その時、左隣の席の女が、息を飲む気配がした。振り向くと、そいつの後ろの席の女と、顔を見合せ、こっちを見ながらコソコソと何か喋っている。それに呼応したように、だんだん周りがざわつき始めた。皆、僕を見ている。なんなんだ?僕がなんかしたっていうのか。そんなに僕を、悪者扱いしたいのか。

 ふいに、右手に冷たいドロリとした感触を覚えた。真っ赤な、血がついていた。右手で握っていたはずのペンシルが真っ二つに折れ、その尖った破片が手に刺さり血が流れ出していた。

「すいません、保健室に行ってきます」

 まだ気付いていない先生の背中にそう声をかけると、先生が振り向くのを待たずに僕は教室を出た。

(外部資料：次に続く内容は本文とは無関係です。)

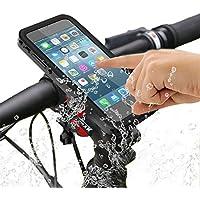 Bicicleta Soporte, SGODDE Exterior Resistente al Agua Carcasa Antigolpes Manillar de Bicicleta Soporte para Teléfono Móvil Cuna - Pinza con 360 Grados para iPhone 7 Plus/6 Plus iPhone 7 Plus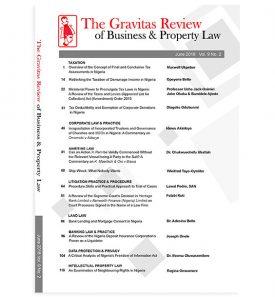 The Gravitas Review June 2018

 誰もいない、シンとした殺風景な冷たい廊下を歩きながら、僕は思った、僕には、以前の先生を知らなかった時の生活に戻ることなど無理なんだと。


 保健室には行かず、そのまま学校の外に出て空を見上げ、僕は息を吐いた。もうここは、僕の居場所では無くなってしまった。僕が変わったのか、世界が変わったのか。僕のしたことはいいことなのか、悪いことなのか。そもそも、人のやることを、いい、悪いなどと陳腐な考えで判断すべきなのか。

 僕は地面を見下ろし、もう一度息を吐いた。

 もう、どうでもいい、何もかもが。

 行くあてもなく歩いていると、少し気持ちが落ち着いてきた。指をみると、もう血がどす黒くなり、固まってきていた。

 どうでもいいと言うのに、僕の体は、僕を修復しようとしてくる。

 じゃあ、心は誰が修復してくれる?

 僕の足は、自然とあの子猫のいる茂みに向かっていた。

 見えてきた、道路脇の、植え込み。そのそばに、白いスーツ姿の女が立っていた。立ったまま、植え込みの方を向いて立っている。

 あの人は、前バスで乗り合わせた人と同じ人だろうか。真っ白いスーツ姿の女など、そうそういない。

 女は、少しこちらを振り向きかけた後、きびすを返すと立ち去った。

 あの人も、子猫にご飯あげてたんだったりして。少し冷たそうな印象を持った女の姿に、ちょっとほっこりしたものを感じた。

 なんだ、僕と一緒で、猫好きなんだ。

 僕は、これから子猫の成長を楽しみに生きていけばいい。

 女が、立ち去った後の茂みに、僕は近づいた。何故か、子猫がいるはずのその辺り一帯だけが、灰色のモヤでもかかったように薄暗く見えた。日差しが柔らかく当たっているのに。何故かそこだけ、時の流れが止まってしまったかのように、シンとしていた。

 そして、それを見つけた時、僕の息が止まった。

 子猫の姿を、見つけた。横たわっていて、動かない。寝ているのだろうか。なんだか、様子がおかしい。子猫の体表が、乾いているような。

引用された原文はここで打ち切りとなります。